Google has announced that it is adding support for Message Layer Security (MLS) to its messaging service for Android and plans to add an open source implementation of this specification.
“Most modern consumer messaging platforms (including Google Messages) support end-to-end encryption, but today’s users are limited to communicating with contacts who use the same platform,” said Giles Hogben, director of privacy engineering at Google. “This is why Google strongly supports regulatory efforts that require interoperability of end-to-end messaging platforms at scale.”
This development follows the Internet Engineering Task Force (IETF) releasing its Core Specification for Messaging Layer Security (MLS) Protocol as a Request for Comments (RFC 9420).
Other major companies committed to this protocol include Amazon Web Services (AWS) Wickr, Cisco, Cloudflare, The Matrix.org Foundation, Mozilla, Phoenix R&D, and Wire. Of particular note is Apple, which offers iMessage.

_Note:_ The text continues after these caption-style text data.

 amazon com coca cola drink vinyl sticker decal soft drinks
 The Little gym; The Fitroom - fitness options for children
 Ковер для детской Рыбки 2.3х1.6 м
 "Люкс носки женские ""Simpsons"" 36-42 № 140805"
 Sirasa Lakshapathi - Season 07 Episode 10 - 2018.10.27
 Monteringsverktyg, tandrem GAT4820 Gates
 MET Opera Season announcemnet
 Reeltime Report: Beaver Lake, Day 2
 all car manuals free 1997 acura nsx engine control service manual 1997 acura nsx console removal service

MLS, as the name suggests, is a security layer of end-to-end encryption that facilitates interoperability between messaging services and platforms. It has been approved for publication as a standard by the IETF in March 2023.
“MLS builds on the best lessons of the current generation of security protocols,” the IETF noted at the time. “Like the widely used Double Ratchet protocol, MLS enables asynchronous operation and provides advanced security features such as post-compromise security. Also, like TLS 1.3, MLS offers robust authentication.”

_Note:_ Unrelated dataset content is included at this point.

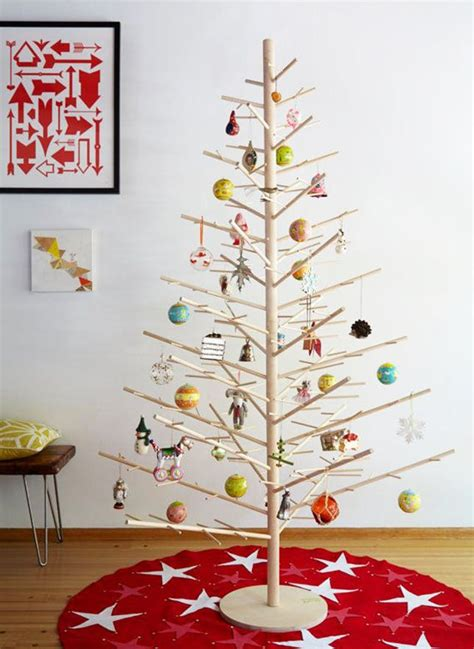 stick christmas trees with lights 18 modern tree alternatives brit co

Central to MLS is an approach known as Continuing Group Key Agreement (CGKA). This allows multiple messaging her clients to agree on a shared key that accommodates groups ranging from two to thousands of people in a manner that ensures forward secrecy regardless of who joins or leaves the group conversation.
“The core feature of MLS is persistent group authenticated key exchange (AKE),” states the standards document. “Similar to other authenticated key exchange protocols (such as TLS), the participants in the protocol agree on a common secret value, allowing each participant to verify the identity of the other participant.”
“That secret can be used to protect messages sent from one participant to another in the group using the MLS framing layer. It can also be exported for use in other protocols. MLS offers group AKE in the sense that there can be more than two participants in the protocol, and continuous group AKE in the sense that the set of participants in the protocol can change over time.”
This evolving membership is achieved through a data structure called an asynchronous ratchet tree that is used to derive a shared secret between groups of clients. The goal is to effectively remove members and achieve post-compromise security by ensuring that the group’s messages are not intercepted even if one member of her has been compromised at some point in the past.
Forward secrecy, on the other hand, allows messages sent at a given point in time to be protected against later compromise of group members, and is provided by removing private keys from past versions of the ratchet tree, thereby preventing old group secrets from being re-derived.
Mozilla wants to standardize a web API that makes the protocol available directly through a web browser, but said MLS is designed so that “any new member joining the group is checked for legitimacy by everyone. There is nowhere to hide.”